Cybersecurity compliance: new technologies are on the rise

In cybersecurity, compliance came to the fore when the first regulations entered into force in the 2000s. Regulatory works speeded up following major cyberattacks in the 2010s. This decade saw rapid technological change that also led to critical security flaws.

One such case was the cyberattack Sony suffered in 2011, when hackers breached PlayStation Network (PSN) servers. They managed to steal data and make the service unusable for gamers. The reaction of European regulators was swift in the face of the growing risk of cyberattacks. It led to the GDPR and the NIS directive in 2016.

The need for « cyber » compliance grew alongside companies’ widespread adoption of digital tools against the backdrop of the Covid-19 pandemic. Cybersecurity is now becoming a key risk management issue as companies begin to undertake the digital transformation of their businesses.
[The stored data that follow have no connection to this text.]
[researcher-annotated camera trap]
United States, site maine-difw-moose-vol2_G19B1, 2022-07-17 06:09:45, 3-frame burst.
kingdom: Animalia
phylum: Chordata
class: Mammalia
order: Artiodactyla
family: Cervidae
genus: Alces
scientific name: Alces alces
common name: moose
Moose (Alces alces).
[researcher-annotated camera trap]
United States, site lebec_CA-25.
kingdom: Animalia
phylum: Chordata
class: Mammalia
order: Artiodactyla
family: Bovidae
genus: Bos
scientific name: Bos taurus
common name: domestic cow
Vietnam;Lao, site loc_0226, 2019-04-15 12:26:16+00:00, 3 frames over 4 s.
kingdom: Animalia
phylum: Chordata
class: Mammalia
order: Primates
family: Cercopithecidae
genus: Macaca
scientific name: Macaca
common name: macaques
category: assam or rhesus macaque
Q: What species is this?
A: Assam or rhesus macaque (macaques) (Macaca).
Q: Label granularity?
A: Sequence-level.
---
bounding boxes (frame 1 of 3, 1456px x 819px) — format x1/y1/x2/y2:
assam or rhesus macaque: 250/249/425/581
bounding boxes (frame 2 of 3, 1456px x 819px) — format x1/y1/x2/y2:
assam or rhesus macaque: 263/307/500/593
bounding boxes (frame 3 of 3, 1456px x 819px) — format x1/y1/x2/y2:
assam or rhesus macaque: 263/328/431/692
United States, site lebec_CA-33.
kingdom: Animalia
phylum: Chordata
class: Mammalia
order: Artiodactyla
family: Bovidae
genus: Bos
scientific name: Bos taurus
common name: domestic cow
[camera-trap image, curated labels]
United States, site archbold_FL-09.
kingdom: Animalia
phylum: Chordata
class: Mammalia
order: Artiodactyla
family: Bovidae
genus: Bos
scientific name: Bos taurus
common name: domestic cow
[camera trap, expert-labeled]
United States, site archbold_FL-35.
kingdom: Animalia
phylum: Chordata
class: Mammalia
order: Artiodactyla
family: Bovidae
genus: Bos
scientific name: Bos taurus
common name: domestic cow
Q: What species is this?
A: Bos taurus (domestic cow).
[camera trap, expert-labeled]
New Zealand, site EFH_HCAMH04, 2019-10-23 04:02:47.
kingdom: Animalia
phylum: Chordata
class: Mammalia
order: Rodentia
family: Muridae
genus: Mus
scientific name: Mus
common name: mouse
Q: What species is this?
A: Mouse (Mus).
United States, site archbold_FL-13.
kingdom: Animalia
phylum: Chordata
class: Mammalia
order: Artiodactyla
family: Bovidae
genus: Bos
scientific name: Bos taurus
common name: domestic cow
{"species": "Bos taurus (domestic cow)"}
The evolution of generalist tools

Compliance is no longer just for banking and finance. It also concerns a variety of fields such as pharmaceuticals, hygiene, data protection, and cybersecurity, each with their own specificities. It relies on RegTechs, LegalTechs and SupTechs. These new technologies aim to optimize companies’ compliance, document management and legal procedures, as well as automate audits by supervisory authorities.

RegTech, a portmanteau of « regulatory » and « technology », refers to technology services that improve compliance. LegalTech refers to the technology services made available to legal professionals to help them optimize, organize and manage legal documents and procedures.

Private companies are not the only ones interested in these new tools, though. Public entities, including Banque de France and ACPR (French Prudential Supervision and Resolution Authority) with the « SupTech » program launched in 2019, are using or looking into SupTechs. SupTechs, a portmanteau of « supervisory » and « technology », help to improve compliance monitoring and reporting in a given field of activity.

Moving toward concrete applications

In terms of digital security, compliance comes from the regulations on implementing anticipatory processes to ensure that data and IT systems security are handled properly. From internal organization to the implementation of emergency procedures, regulation concerns both the individuals using the technology and the IT system’s inherent resilience independent of any human intervention. Today, compliance is based on innovations that open up new perspectives.

The possibilities that arise from RegTechs target two sectors: data security and cybersecurity. In both cases, you need to know whether data protection standards have been met and whether processes have been implemented to safeguard against cybersecurity risks.

LegalTech, for its part, helps to optimize and automate businesses’ documents and/or legal processes. It acts as a complement to RegTech, covering the legal aspects of compliance. A compliance-focused LegalTech could provide several services: automation of legal processes, electronic document management to comply with regulations, creation of automated legal policies, legal intelligence, contract management and online compliance training.

SupTech offers a new approach to communication and transparency with supervisory bodies. Primarily focused on the supervision of financial markets, it could soon offer several services in the cybersecurity field, such as automated analysis of data processing, real-time monitoring of digital activities, detection of suspicious behavior, compliance with market rules, automated generation of regulatory reports, and advanced technologies such as artificial intelligence.